Task objective: Rewrite everything from the line containing "At what distance from the" down to the line containing "2.69 metres", replacing "ceiling beam" with "overhead beam" and keeping the rest unchanged; return only those lines.

'''

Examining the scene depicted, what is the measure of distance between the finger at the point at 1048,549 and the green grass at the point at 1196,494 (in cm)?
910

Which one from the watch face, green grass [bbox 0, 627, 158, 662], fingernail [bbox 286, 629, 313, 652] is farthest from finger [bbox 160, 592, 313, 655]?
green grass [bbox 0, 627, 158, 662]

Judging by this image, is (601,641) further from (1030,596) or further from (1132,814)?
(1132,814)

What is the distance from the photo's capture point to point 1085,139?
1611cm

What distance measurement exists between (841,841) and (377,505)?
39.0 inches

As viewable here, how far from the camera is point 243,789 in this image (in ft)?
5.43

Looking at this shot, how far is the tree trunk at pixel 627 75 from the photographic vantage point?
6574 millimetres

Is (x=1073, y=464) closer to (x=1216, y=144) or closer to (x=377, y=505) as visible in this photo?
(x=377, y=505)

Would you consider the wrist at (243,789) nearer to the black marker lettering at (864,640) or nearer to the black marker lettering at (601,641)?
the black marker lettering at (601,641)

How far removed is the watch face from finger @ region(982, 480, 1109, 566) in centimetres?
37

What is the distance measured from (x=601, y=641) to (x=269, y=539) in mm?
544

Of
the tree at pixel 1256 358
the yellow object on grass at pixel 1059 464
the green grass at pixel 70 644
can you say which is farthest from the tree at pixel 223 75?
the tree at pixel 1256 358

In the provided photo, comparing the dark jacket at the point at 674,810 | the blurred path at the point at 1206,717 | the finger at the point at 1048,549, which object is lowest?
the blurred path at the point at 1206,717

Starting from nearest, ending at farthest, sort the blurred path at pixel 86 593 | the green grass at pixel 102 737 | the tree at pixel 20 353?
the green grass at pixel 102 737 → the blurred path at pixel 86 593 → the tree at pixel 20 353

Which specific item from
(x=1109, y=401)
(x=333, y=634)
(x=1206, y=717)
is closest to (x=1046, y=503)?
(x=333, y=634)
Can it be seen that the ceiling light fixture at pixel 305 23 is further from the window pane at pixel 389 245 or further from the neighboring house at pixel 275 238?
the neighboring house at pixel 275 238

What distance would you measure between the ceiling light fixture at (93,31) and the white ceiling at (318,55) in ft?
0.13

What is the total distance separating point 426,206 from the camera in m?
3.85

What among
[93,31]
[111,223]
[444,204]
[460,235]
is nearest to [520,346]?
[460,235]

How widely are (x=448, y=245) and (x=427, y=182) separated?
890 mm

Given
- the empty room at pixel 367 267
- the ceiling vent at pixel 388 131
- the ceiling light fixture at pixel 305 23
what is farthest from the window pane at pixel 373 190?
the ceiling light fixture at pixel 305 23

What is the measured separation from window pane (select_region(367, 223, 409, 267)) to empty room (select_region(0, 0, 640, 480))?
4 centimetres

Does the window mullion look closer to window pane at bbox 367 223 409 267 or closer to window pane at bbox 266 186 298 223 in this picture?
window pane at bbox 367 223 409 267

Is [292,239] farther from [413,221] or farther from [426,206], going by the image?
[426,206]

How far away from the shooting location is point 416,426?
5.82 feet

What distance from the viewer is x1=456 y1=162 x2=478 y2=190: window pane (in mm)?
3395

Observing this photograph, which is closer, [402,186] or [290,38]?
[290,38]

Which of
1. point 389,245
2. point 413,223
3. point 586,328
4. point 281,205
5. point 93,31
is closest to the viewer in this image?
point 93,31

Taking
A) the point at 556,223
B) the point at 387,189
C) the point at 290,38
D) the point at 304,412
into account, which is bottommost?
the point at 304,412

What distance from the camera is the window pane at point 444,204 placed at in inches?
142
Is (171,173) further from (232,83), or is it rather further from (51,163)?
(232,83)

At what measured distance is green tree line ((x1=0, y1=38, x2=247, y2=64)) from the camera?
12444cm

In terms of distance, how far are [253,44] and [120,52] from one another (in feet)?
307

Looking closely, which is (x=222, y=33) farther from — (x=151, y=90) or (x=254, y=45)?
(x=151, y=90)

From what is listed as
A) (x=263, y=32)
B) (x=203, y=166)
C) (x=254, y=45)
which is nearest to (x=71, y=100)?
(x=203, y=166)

'''
'''

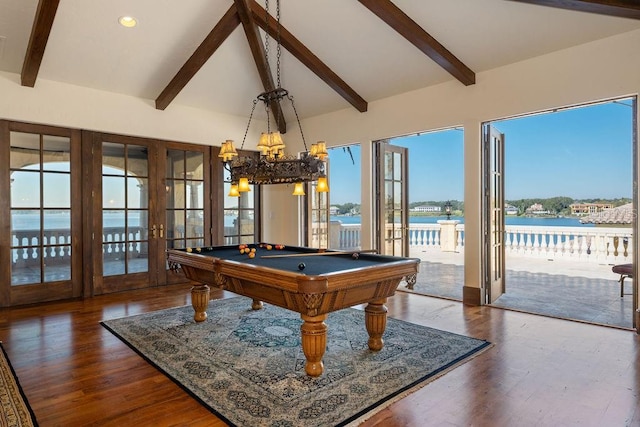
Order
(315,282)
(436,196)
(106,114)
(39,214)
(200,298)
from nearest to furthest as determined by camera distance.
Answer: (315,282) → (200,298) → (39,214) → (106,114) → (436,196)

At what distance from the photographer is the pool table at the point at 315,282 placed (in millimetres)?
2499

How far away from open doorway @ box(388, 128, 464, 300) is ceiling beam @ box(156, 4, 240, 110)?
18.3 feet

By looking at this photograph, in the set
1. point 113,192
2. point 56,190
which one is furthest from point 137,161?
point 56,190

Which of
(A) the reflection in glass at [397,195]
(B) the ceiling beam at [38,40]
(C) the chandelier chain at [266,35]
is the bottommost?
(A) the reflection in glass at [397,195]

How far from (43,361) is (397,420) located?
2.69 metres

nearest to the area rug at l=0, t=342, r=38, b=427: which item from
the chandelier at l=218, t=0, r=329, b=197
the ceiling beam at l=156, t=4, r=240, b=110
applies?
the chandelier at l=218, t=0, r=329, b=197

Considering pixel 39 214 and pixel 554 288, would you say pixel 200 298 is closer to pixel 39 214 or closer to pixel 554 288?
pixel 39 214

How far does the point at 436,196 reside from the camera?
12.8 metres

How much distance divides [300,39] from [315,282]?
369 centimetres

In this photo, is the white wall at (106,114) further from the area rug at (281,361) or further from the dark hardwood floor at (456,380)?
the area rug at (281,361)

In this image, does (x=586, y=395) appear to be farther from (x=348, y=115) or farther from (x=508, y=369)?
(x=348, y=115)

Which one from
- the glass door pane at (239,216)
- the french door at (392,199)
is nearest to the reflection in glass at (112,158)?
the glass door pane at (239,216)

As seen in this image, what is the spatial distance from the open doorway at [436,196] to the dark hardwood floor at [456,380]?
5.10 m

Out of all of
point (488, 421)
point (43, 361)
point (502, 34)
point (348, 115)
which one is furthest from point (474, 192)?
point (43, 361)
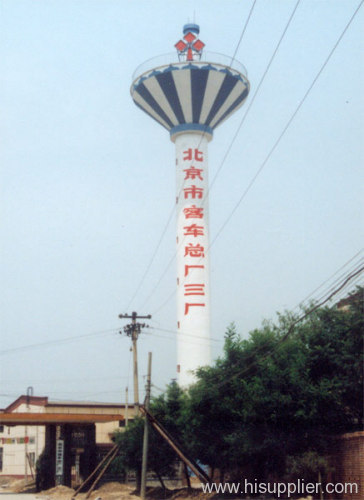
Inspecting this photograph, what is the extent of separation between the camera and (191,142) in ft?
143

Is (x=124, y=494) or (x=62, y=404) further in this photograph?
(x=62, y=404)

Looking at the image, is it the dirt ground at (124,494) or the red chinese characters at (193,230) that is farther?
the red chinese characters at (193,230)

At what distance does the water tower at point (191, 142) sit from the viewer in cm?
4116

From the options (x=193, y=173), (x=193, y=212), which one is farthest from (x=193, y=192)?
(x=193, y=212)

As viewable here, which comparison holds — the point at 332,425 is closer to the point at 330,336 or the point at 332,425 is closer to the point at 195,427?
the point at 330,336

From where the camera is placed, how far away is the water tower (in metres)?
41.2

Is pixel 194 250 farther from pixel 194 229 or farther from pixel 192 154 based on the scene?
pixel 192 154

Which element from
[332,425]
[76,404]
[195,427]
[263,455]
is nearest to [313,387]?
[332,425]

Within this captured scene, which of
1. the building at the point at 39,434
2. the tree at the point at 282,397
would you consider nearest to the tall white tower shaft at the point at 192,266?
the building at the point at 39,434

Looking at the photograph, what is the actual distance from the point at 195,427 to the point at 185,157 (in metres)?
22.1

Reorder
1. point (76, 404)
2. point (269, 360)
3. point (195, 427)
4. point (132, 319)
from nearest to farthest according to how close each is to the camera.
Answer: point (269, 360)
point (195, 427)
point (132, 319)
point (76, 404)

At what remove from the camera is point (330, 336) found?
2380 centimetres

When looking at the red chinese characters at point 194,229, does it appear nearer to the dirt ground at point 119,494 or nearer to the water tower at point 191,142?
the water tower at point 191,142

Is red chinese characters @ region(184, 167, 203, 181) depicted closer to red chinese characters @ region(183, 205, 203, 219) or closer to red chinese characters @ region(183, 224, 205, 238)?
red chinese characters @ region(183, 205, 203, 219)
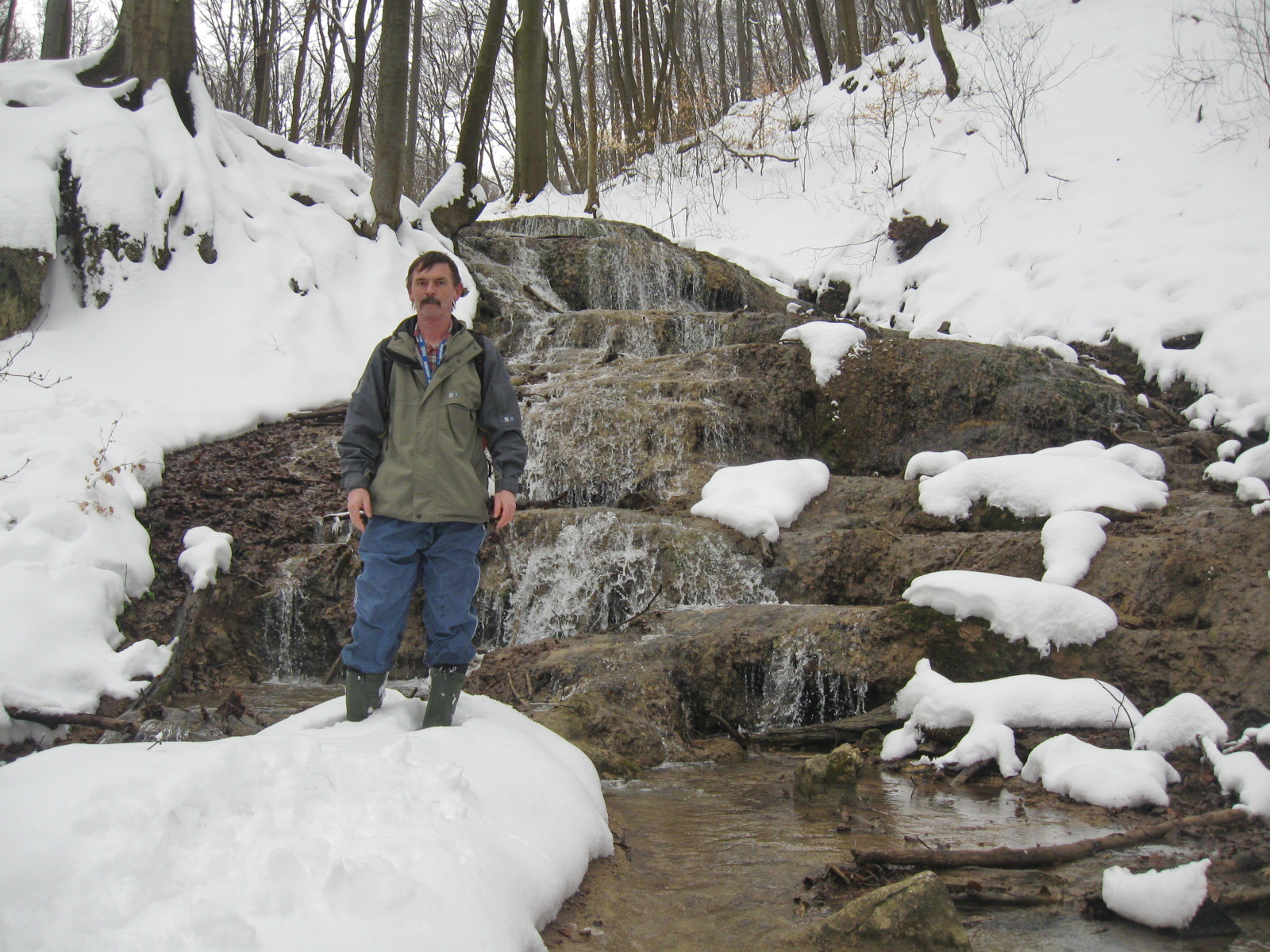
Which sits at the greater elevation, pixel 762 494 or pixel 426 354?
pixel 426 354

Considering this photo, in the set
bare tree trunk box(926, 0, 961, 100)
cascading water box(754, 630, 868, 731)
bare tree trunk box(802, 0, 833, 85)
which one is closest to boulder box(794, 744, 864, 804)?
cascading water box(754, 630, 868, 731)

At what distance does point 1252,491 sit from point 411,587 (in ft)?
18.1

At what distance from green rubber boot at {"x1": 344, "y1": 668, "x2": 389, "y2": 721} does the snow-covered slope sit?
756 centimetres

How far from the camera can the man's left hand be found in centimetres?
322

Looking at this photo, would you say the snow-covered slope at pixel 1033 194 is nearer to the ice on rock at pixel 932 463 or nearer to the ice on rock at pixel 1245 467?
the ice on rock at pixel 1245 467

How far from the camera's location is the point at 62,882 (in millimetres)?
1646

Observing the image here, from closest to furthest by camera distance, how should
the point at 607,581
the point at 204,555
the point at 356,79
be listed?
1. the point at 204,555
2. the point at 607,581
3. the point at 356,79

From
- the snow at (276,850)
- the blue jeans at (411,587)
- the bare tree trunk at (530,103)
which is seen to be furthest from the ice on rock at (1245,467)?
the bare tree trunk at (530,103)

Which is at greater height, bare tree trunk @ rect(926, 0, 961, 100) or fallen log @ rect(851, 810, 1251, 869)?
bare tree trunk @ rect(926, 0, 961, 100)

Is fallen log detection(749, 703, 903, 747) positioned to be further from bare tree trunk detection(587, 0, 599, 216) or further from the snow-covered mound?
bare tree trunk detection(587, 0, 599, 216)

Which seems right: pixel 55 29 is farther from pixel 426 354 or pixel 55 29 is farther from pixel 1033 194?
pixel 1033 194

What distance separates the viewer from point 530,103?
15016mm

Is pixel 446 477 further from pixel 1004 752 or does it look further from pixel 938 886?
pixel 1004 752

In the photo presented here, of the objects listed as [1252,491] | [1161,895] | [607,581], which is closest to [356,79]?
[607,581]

'''

Response to the exercise:
At what distance from the photographer is the pool table at the point at 315,282 placed (in millimetres)?
2499

How far away from open doorway @ box(388, 128, 464, 300) is overhead beam @ box(156, 4, 240, 110)?
18.3 feet

By looking at this photograph, in the set
1. point 113,192
2. point 56,190
which one is furthest from point 137,161?
point 56,190

Which of
(A) the reflection in glass at [397,195]
(B) the overhead beam at [38,40]
(C) the chandelier chain at [266,35]
is the bottommost?
(A) the reflection in glass at [397,195]

How far from (43,361) is (397,420) located?
2.69 metres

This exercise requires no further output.